__Dataset__
start

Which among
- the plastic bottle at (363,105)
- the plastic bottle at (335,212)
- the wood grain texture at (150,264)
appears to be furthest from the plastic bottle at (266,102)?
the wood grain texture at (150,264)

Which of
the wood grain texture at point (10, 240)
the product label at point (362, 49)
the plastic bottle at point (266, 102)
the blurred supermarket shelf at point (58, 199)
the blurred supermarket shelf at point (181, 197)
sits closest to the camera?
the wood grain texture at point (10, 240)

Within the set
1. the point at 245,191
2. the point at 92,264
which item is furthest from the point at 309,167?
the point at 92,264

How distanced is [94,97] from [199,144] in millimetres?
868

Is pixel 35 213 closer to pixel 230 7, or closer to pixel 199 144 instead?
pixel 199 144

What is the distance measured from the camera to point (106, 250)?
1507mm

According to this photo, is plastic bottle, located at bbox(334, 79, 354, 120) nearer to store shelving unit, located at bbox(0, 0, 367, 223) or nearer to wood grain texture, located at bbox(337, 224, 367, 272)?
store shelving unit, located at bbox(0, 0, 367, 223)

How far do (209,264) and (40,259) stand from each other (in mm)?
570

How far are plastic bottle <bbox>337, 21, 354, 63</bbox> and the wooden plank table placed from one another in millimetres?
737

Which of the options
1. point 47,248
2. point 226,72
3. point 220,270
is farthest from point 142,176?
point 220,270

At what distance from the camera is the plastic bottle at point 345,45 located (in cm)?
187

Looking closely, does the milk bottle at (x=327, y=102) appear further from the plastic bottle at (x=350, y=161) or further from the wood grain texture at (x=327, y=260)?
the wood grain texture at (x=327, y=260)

end

__What to do__
Format every line of the items above as a Markdown table with the columns "Row" and "Item line". Number the rows in order and omit blank lines.

__The response__
| Row | Item line |
|---|---|
| 1 | Which among |
| 2 | - the plastic bottle at (363,105) |
| 3 | - the plastic bottle at (335,212) |
| 4 | - the wood grain texture at (150,264) |
| 5 | appears to be furthest from the plastic bottle at (266,102)? |
| 6 | the wood grain texture at (150,264) |
| 7 | Which of |
| 8 | the wood grain texture at point (10, 240) |
| 9 | the product label at point (362, 49) |
| 10 | the plastic bottle at point (266, 102) |
| 11 | the blurred supermarket shelf at point (58, 199) |
| 12 | the blurred supermarket shelf at point (181, 197) |
| 13 | sits closest to the camera? |
| 14 | the wood grain texture at point (10, 240) |
| 15 | Within the set |
| 16 | 1. the point at 245,191 |
| 17 | 2. the point at 92,264 |
| 18 | which item is furthest from the point at 309,167? |
| 19 | the point at 92,264 |
| 20 | How distanced is [94,97] from [199,144] in millimetres? |
| 21 | 868 |
| 22 | Is pixel 35 213 closer to pixel 230 7, or closer to pixel 199 144 instead? |
| 23 | pixel 199 144 |
| 24 | What is the distance measured from the camera to point (106, 250)? |
| 25 | 1507mm |
| 26 | According to this photo, is plastic bottle, located at bbox(334, 79, 354, 120) nearer to store shelving unit, located at bbox(0, 0, 367, 223) or nearer to wood grain texture, located at bbox(337, 224, 367, 272)? |
| 27 | store shelving unit, located at bbox(0, 0, 367, 223) |
| 28 | How far do (209,264) and (40,259) stand from each other (in mm)? |
| 29 | 570 |
| 30 | How far are plastic bottle <bbox>337, 21, 354, 63</bbox> and the wooden plank table placed from one another in millimetres? |
| 31 | 737 |
| 32 | Which of the options |
| 33 | 1. point 47,248 |
| 34 | 2. point 226,72 |
| 35 | 3. point 220,270 |
| 36 | is farthest from point 142,176? |
| 37 | point 220,270 |
| 38 | At what distance from the camera is the plastic bottle at point 345,45 located (in cm)? |
| 39 | 187 |
| 40 | Looking closely, does the milk bottle at (x=327, y=102) appear further from the plastic bottle at (x=350, y=161) or further from the wood grain texture at (x=327, y=260)? |
| 41 | the wood grain texture at (x=327, y=260) |